The Barra (c. 1800–1500 bce), Ocós (1500–1200 bce), and Cuadros (1100–900 bce) phases of the Pacific coasts of Chiapas and Guatemala are good examples of early village cultures. The Barra phase appears to have been transitional from earlier preagricultural phases and may not have been primarily dependent upon corn farming; but people of the Ocós and Cuadros phases raised a small-eared corn known as nal-tel, which was ground on metates and manos and cooked in globular jars. From the rich lagoons and estuaries in this area, the villagers obtained shellfish, crabs, fish, and turtles. Their villages were small, with perhaps 10 to 12 thatched-roof houses arranged haphazardly.
Ocós pottery is highly developed technically and artistically.

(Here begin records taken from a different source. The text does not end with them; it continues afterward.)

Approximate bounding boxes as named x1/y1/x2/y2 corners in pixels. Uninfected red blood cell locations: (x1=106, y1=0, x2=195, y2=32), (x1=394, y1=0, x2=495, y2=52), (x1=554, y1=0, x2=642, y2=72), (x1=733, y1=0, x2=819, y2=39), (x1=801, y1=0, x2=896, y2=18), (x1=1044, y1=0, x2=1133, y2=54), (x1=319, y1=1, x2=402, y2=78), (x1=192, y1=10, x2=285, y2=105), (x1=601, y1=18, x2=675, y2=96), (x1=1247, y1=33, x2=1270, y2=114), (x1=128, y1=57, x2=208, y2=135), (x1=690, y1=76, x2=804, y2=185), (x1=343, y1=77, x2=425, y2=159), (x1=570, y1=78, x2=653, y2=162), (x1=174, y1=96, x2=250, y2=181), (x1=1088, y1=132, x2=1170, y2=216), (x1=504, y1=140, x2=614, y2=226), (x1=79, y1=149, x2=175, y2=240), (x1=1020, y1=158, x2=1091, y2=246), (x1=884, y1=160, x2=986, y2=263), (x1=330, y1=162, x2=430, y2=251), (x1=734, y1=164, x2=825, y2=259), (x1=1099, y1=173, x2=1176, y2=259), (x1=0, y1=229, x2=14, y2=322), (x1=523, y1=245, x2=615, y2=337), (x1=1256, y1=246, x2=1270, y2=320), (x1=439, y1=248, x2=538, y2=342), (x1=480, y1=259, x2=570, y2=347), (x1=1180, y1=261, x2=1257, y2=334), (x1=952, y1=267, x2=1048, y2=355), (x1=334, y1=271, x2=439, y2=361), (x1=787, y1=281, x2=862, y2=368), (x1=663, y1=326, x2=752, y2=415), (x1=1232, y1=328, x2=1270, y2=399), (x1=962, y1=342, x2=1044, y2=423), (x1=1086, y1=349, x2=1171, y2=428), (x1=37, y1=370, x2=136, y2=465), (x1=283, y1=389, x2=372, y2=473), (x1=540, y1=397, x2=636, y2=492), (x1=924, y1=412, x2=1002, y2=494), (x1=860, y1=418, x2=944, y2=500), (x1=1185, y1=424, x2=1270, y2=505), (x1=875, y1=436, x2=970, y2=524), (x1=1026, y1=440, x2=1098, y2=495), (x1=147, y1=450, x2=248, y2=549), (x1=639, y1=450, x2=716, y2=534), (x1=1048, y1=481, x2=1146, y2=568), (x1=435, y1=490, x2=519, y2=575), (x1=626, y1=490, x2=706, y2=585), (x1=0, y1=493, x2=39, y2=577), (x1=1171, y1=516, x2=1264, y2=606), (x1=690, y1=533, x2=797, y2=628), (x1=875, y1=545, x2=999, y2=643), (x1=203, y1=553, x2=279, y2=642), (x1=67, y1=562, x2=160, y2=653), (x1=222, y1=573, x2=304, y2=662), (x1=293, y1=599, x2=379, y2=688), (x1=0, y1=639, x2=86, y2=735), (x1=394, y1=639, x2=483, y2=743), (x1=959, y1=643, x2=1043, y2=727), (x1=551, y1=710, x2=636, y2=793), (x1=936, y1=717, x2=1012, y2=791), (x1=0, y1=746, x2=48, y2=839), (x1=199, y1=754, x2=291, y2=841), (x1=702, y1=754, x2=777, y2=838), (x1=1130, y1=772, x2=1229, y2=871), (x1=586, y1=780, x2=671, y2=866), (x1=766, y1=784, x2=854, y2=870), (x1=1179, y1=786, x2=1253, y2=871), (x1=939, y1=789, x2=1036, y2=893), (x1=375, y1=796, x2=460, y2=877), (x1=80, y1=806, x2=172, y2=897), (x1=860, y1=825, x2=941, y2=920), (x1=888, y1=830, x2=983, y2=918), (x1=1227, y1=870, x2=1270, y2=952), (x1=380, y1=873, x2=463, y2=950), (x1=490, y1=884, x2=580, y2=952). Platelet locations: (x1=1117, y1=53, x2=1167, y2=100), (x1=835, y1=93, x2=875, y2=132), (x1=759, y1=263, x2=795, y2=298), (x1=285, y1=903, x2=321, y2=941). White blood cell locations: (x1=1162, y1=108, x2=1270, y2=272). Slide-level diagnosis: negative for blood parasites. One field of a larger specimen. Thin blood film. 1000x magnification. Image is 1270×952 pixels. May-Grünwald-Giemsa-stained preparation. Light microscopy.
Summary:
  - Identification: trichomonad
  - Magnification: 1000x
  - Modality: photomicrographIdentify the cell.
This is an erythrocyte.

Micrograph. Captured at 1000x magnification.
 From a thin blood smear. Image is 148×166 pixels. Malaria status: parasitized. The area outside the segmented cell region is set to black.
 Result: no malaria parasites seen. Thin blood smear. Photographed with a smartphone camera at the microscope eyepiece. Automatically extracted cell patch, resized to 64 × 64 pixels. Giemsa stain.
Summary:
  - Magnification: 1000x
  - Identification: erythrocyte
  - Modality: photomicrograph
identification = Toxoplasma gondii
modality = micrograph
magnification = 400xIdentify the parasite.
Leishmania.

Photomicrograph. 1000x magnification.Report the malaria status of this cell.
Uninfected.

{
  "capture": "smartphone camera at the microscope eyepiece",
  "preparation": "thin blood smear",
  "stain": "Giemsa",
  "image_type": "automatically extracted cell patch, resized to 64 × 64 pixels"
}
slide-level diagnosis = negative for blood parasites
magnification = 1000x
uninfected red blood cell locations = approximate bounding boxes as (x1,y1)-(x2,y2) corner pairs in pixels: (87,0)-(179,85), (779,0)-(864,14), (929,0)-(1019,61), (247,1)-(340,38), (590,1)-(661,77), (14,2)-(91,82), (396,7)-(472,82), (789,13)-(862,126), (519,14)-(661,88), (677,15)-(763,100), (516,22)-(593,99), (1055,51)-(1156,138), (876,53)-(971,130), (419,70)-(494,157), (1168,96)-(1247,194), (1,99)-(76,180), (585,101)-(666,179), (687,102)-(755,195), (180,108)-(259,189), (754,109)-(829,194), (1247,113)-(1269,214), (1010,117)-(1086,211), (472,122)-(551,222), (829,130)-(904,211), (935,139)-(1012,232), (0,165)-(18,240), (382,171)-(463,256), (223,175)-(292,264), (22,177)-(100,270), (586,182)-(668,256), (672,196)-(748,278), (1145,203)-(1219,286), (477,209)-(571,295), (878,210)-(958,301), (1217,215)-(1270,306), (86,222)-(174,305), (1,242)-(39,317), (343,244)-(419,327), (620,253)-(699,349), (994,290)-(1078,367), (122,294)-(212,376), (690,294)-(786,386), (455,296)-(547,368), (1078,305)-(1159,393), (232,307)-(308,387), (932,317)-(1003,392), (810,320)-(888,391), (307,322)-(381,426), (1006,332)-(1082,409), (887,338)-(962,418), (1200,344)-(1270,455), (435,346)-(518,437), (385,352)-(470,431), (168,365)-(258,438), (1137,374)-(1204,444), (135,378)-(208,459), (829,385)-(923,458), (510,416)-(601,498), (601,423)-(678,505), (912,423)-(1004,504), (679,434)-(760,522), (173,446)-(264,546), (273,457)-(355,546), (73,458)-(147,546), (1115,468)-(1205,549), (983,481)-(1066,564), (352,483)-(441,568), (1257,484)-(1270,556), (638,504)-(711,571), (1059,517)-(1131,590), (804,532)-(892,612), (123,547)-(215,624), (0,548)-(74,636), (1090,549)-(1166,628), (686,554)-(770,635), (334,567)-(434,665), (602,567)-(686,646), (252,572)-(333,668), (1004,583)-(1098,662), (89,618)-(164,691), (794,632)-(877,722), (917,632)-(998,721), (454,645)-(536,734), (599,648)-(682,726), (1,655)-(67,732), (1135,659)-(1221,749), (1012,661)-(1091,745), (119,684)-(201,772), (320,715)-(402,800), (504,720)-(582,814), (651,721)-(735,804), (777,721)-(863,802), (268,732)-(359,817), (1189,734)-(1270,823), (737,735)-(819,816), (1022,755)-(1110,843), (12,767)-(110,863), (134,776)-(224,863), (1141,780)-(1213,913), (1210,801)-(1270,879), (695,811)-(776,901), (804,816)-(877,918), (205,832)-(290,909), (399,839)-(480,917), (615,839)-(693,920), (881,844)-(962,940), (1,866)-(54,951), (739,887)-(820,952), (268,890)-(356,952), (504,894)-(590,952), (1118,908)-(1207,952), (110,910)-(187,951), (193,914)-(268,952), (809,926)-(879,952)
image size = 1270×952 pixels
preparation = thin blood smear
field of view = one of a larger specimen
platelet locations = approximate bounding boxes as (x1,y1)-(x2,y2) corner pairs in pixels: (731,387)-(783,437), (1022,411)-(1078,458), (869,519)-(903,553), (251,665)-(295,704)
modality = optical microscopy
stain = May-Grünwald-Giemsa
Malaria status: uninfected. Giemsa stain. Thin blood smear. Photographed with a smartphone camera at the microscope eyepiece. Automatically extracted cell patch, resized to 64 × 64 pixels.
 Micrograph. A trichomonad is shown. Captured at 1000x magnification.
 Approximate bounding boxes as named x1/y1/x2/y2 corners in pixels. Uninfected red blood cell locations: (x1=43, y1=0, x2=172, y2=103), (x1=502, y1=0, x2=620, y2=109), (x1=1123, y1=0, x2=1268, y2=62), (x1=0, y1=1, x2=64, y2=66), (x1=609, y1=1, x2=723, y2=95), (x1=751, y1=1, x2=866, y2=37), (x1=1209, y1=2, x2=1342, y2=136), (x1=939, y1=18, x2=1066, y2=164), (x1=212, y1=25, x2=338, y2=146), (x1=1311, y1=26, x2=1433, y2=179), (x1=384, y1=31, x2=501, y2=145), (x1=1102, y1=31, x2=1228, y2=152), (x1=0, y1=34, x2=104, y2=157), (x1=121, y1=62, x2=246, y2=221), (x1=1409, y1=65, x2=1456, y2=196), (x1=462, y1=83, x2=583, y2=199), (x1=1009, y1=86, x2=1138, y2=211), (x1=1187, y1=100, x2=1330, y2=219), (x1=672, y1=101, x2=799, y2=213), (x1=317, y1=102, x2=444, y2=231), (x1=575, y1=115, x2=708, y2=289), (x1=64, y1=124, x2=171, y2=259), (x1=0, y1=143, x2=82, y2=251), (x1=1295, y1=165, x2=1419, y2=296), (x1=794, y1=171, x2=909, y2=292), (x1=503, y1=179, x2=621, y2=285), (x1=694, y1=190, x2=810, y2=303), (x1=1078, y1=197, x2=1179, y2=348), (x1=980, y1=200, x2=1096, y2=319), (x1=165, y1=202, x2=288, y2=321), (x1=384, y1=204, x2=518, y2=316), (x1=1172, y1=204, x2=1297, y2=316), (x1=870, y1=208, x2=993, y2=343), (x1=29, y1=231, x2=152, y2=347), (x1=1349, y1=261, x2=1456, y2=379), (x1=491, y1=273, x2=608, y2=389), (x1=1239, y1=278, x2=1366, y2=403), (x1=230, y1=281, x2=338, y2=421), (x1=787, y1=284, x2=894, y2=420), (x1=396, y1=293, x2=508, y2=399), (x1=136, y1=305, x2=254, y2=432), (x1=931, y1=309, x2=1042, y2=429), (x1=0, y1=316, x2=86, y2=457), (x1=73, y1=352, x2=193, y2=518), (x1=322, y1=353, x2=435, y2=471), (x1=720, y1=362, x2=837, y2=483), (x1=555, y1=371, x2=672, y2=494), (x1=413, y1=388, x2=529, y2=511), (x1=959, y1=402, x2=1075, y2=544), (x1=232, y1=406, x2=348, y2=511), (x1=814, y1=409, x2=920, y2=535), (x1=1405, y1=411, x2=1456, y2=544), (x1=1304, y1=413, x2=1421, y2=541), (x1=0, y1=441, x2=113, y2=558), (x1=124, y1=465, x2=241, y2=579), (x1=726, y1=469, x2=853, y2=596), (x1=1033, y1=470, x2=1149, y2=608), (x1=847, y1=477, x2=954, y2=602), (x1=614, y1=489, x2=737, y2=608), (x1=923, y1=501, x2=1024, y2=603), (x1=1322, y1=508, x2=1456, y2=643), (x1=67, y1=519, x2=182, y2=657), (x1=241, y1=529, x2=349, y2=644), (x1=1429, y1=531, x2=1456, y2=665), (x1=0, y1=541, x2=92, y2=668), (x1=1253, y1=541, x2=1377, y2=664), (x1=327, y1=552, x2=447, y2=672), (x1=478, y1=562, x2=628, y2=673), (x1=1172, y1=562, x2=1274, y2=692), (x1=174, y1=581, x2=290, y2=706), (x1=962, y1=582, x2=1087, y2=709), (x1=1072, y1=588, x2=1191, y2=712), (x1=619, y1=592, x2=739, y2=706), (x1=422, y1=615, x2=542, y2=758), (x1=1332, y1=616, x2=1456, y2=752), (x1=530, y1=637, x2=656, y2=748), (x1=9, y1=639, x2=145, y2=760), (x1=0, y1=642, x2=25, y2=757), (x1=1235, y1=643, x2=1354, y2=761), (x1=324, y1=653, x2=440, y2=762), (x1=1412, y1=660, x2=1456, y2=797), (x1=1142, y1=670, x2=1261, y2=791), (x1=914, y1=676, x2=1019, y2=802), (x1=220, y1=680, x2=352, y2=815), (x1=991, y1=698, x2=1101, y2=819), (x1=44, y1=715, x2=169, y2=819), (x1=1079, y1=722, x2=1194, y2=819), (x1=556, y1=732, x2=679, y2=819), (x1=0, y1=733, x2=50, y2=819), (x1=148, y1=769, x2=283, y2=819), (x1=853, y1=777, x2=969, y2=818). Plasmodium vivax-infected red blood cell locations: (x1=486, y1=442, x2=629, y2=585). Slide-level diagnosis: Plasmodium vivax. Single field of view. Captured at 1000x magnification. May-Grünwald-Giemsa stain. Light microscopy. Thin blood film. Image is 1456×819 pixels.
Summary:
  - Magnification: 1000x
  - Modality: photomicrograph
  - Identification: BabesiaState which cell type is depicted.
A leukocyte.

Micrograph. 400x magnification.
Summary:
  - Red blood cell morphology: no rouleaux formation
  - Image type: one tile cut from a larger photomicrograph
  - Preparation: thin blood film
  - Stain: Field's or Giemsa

Something of the mental life of the times may be seen in the tiny, handmade clay figurines produced by the Ocós villagers. These, as in Formative cultures generally throughout Mesoamerica, represent nude females and may have had something to do with a fertility cult. The idea of the temple-pyramid may well have taken root by that time, for one Ocós site has produced an earthen mound about 26 feet (8 metres) high that must have supported a perishable building. The implication of the site is that, with increasing prosperity, some differentiation of a ruling class had taken place, for among the later Mesoamericans the ultimate function of a pyramid was as a final resting place for a great leader.
Eventually, effective village farming with nucleated settlements occupied throughout the year appeared in the highlands. But perhaps from the very beginning of Formative life there were different cultural responses directed toward both kinds of environment. In the highlands, divided into a number of mutually contrasting environments no one of which could have provided sufficient resources for the subsistence of a single settlement, villages were presumably linked to each other symbiotically. In the lowlands, particularly in the littoral, one especially favourable environment, such as the lagoon–estuary system, may have been so rich in resources that villages within it would have been entirely self-sufficient. In effect, the former would have resulted in a cultural integration based upon trade, while the latter would have been integrated, if at all, by a unity of likeness. The two kinds of civilization that eventually arose in each region—the highlands definitely urban, the lowlands less so—reflect the same contrast. Early religious life
Early religious phenomena can only be deduced from archaeological remains. Numerous clay figurines found in tombs afford little evidence of religious beliefs during the agricultural Pre-Classic periods of Zacatenco and Ticomán (roughly 1500 to the 1st century bce). It is possible, however, that terra-cotta statuettes of women were meant to represent an agricultural deity, a goddess of the crops. Two-headed figurines found at Tlatilco, a site of the late Pre-Classic, may portray a supernatural being. Clay idols of a fire god in the form of an old man with an incense burner on his back date from the same period.